Given passage section start

Provide configurable option to queue requests when concurrency is limited with "max-concurrent-requests" #9229

vasanth-bhat · 2024-08-30T15:31:06Z

Environment Details

Helidon Version: 4.x
Helidon SE or Helidon MP. : SE & MP
JDK version: Java 21
OS: Linux
Docker version (if applicable):

In. Helidon 4.x with. Webserver that supports loom based virtual threads , uses the new thread per request model . So by design there is no longer server thread pool or any associated queues where requests get queued .

By default. there is no limit on concurrency and this can lead to issues when resources such as DB connections, external system integrations, and. other such downstream resources are limited. This can lead to performance degrade and also errors when requests timeout waiting for such resources.

To address this Helidon provides the "max-concurrent-requests" parameter on the Listener configuration. While it helps to limit the concurrency , the services are running into issues when trying to use this parameter to limit the concurrency

When the "max-concurrent-requests" parameter is set, any surge requests beyond the limit get rejected and fail with 503. There can be occasional surges that can cause the concurrency to go beyond the configured limit, and such cases teh requests would error out.

Given passage section end
Records section start

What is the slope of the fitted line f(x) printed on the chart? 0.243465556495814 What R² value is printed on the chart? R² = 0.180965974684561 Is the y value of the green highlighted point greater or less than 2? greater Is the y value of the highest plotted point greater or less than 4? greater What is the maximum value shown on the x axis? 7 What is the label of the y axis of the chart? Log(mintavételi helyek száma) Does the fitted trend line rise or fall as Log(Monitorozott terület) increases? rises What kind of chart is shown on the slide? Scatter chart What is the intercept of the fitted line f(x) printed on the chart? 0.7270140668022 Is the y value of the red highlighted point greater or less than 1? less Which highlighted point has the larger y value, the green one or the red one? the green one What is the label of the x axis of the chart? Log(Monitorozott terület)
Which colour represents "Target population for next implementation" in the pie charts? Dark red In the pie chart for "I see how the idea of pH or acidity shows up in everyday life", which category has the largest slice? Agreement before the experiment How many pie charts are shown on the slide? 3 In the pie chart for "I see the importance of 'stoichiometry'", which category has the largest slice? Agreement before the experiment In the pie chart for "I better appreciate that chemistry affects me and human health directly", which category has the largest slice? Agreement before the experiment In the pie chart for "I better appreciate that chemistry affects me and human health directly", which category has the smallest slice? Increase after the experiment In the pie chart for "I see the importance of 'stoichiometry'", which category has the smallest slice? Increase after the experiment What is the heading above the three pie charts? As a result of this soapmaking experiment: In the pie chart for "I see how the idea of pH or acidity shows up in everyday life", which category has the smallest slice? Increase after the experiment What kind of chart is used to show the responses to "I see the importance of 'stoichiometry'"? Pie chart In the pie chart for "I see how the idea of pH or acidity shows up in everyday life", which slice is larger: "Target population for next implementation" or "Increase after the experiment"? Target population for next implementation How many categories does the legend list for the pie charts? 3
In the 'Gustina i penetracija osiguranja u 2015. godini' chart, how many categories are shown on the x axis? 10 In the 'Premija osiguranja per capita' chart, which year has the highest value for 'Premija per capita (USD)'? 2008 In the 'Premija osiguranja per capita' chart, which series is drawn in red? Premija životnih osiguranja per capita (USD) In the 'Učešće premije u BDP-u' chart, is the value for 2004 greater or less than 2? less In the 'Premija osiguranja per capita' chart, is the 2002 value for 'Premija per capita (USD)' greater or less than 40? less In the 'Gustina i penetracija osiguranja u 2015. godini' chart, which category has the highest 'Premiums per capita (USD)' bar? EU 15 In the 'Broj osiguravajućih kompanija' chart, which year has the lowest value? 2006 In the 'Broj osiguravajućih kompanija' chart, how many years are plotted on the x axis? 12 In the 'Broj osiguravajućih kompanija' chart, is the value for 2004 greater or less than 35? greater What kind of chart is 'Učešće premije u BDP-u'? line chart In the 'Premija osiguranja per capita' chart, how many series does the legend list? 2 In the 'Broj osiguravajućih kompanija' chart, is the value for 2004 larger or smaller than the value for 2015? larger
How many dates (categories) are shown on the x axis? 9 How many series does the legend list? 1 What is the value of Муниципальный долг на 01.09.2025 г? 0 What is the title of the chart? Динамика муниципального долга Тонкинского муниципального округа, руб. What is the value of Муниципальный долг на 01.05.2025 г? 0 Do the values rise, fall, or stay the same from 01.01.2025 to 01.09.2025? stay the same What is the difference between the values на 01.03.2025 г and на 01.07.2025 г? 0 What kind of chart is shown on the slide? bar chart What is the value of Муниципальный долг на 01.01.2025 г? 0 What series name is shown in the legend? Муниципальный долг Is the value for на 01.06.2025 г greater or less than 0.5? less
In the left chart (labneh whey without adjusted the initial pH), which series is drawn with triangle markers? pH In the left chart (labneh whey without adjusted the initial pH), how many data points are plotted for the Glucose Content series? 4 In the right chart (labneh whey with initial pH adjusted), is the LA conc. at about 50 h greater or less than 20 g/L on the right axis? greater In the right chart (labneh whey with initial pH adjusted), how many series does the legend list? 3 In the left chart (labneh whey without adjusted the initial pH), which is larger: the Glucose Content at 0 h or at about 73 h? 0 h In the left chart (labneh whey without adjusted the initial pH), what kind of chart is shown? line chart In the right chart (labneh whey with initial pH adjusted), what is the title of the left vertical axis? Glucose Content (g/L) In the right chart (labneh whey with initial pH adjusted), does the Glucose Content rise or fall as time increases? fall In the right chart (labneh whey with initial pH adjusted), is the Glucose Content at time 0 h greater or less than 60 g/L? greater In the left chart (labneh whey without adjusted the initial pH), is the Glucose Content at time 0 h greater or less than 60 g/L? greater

Records section end

Problem set →
1. In the Helidon issue, what happens to surge requests that go beyond the limit once "max-concurrent-requests" is set?
2. Summarize the Helidon issue in two sentences.

Answers for this exercise →
1. They are rejected and fail with a 503.

2. Helidon 4.x uses a thread-per-request model with virtual threads and no server thread pool or request queue, so by default concurrency is unlimited, which can degrade performance and cause timeouts when downstream resources such as DB connections are limited. The "max-concurrent-requests" listener parameter limits concurrency, but requests beyond the limit are rejected with a 503, so the issue asks for a configurable option to queue them instead.